Well, for one, you have 10 episodes under your belt, so you now have history with these characters. And if you think about it, Five left when they were 13, and then they all grew up and split off and haven't seen each other in years. And within that time, they're now 30. They're finally starting to become fully formed people. And so it's almost like they're all meeting each other for the first time in season 1.

And for Five at least, season 1 and season 2 are within the span of two weeks. So he meets them, and then all of a sudden it starts building. He picks up where they left off, really figures out, "Okay, who has my family become?" So in season 1, there are these strangers who are brought together, and in season 2, they really become a family. And you see that especially towards the later half of season 2.

It's so much fun watching you guys all bounce off each other. Is there a particular character combination that you really enjoyed, either as an actor or a viewer?

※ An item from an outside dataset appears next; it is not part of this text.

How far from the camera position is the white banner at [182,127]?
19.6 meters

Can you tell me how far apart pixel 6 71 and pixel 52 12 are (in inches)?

Well, I've always appreciated the subtlety that Vanya brings out of Five and the challenge that it poses as an actor to keep up in a scene with Ellen Page. But there are also some really interesting arcs this season with Diego and me talking back and forth. Those two have a tendency to sort of butt heads and really fight for dominance. But Five is this very poised, very short, very analytical character, and Diego's this more humanistic character. And to see those two first sort of fight each other, but then sort of come to a sense of ease with one another, it was fun. It was just fun to act with David (Castañeda) because in season 1, we didn't have nearly as much time together. But yeah, each of us have our own little arcs with different siblings in the season.

Aidan Gallagher talks season 2's Five-on-Five action

WARNING: This section of the interview contains spoilers for season 2 of The Umbrella Academy.

Let's get into what it was like to play off Sean Sullivan as an older version of yourself, because that whole arc in the season was amazing, when it's younger Five and older Five scheming against each other. Did you and Sean Sullivan coordinate on certain mannerisms or elements that would connect the characters across the age gap?

Well, that would have certainly been an incredible opportunity for me to ask him about his process. I did notice that in season 1, for example, the way he holds a rifle is how I did in the scene when I'm confronting Luther. So I think there may have been some correlation in terms of him getting to see some of those scenes and pick up on what I might've been doing with the character.

But yeah, that whole arc where I got to cross an older/younger version of Five was really fun. And especially the whole Paradox Psychosis arc was a really interesting thing. Whenever you get to build a new element of your character as an actor, it's exceedingly interesting. I did that for the blink, what the physicality might be like, but for Paradox Psychosis, before every tape I would sprint. I would sprint into mark and I would contort my body in all these weird ways and really just quick, this sort of stress and all these different little weird takes on his emotions that didn't necessarily make sense within the context of the regular team for Five, but were completely at home and cohesive with the paradox psychosis.

So Five, you never really get to see Five's insanity fully come out. And occasionally that does bubble over when he goes to assassinate the Commission, but the whole paradox psychosis arc was a completely different version of insanity. And it's fun to imagine, Okay, there's rageful, vengeful, vile insanity with five goes around just creating a blood bath with an axe, like Jack Nicholson in The Shining. But there's also this interesting time-traveling insanity that happens when you encounter a younger version of yourself. So yeah, the whole paradox psychosis thing was something that was very fun to play as an actor.

The Umbrella Academy season 2 is streaming now on Netflix.